MBB 1.3. Hans Lützelburger after Hans Holbein the Younger. Woodcut of The Duchess from The Dance of Death in Herman Melville’s copy of Georges Duplessis, The Wonders of Engraving (London: Low and Marston, 1871), p. 147. Houghton Library, Harvard University (Sealts no. 195).


This reproduction of Hans Lützelburger’s woodcut of The Duchess from Holbein’s The Dance of Death is from the copy of The Wonders of Engraving by George Duplessis that Melville gave as a present to his wife Elizabeth in 1875 (Sealts, p. 174). Holbein’s duchess is doubly awakened into death by two skeletal figures, one of which is about to pull her out of the canopied bed by her legs as his companion accompanies this action on the violin. When Rolfe alludes to “Holbein’s Dance of Death / Sly slipped among his prints from Claude” in Clarel, he is invoking Holbein to suggest that the banker “nabob with asthmatic breath” who has recently joined the pilgrimage would be “scarce are bold / To face a skull” (NN C 2.12.32-3). The “print from Claude” that is reproduced in Melville’s copy of Duplessis is a maritime Sunrise etched by Claude himself (see MMB 3.1; Wallace 1995, pp. 20-21, figs 4 & 5).

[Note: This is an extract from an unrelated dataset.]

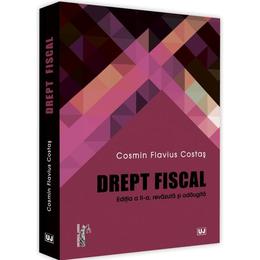 Drept fiscal ed.2 - cosmin flavius costas, editura universul juridic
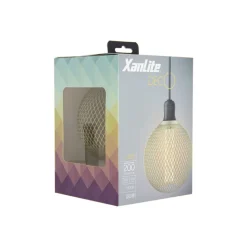 Ampoule filament LED déco E27 150lm 4W 1800k blanc chaud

In addition to reproducing the engraving of Holbein’s Duchess, Melville’s copy of Duplessis conveys considerable information about not only Holbein himself but also his engraver Hans Lützelburger (see fig. 1 below). After noting that Holbein “was fortunate to have a wood-engraver beside him who reproduced almost all his works,” Duplessis ranks Lützelburger’s work on The Dance of Death very highly. “His powerful and facile graver rendered these compositions by Holbein with extreme delicacy. They are small if the size be measured, but large and grand in conception and thought.” Duplessis identifies Lützelburger as the engraver not only of Holbein’s Dance of Death sequence (1538) but also of his Old and New Testament designs (1547). He cites other authorities on the art of engraving who called Lützelburger “the prince of wood engravers” and declared that “Holbein’s drawings, which were not too well finished, needed the completeness given to them by this artist” (this being a particular challenge for an engraver working “in a very limited space” on wood). Duplessis also identifies the compressed initials “H. L.” artfully cut into the bedpost support in the lower left corner of The Duchess as those of Hans Lützelburger himself (146-47). The collaboration of artist and engraver in these Dance of Death woodcuts continues to be highly valued in our own day: “the range of dramatic emotion conveyed in both gesture and facial expression, beautifully rendered by the woodcutter Hans Lützelburger, is exceptional for the medium” (Foister 667).

MBB 1.3 duplessis pp 146 & 147 from Sam.jpg

Fig. 1. Discussion (and evaluation) of engraver Hans Lützelburger on pages 146 & 147 of The Wonders of Engraving.


Melville first recorded his interest in Holbein in Paris in December 1849, when he and George Adler visited the “Bibliotheque Royale” and “looked over plates by Albrecht Durer and Holbein.” Eight years later in Rome Melville noted paintings by Holbein at the Palazzo Barberini (“Christ with the doctors”) and the Corsini Palace (separate portraits of “Martin Luther & wife”; NN J 37, 108-09, 476). For a recent discussion of Holbein’s Sacrifice of Abraham (CAT 23) and his Dance of Death in relation to Claude, Clarel, and Melville’s Biblical prints, see Wallace 2013a (pp. 43-45).

  • Works Cited:
  • Duplessis, George. The Wonders of Engraving. London: Low and Marston, 1871 (Sealts no. 195).
  • Foister, Susan. “Hans Holbein (ii).” Grove 14: 666-73.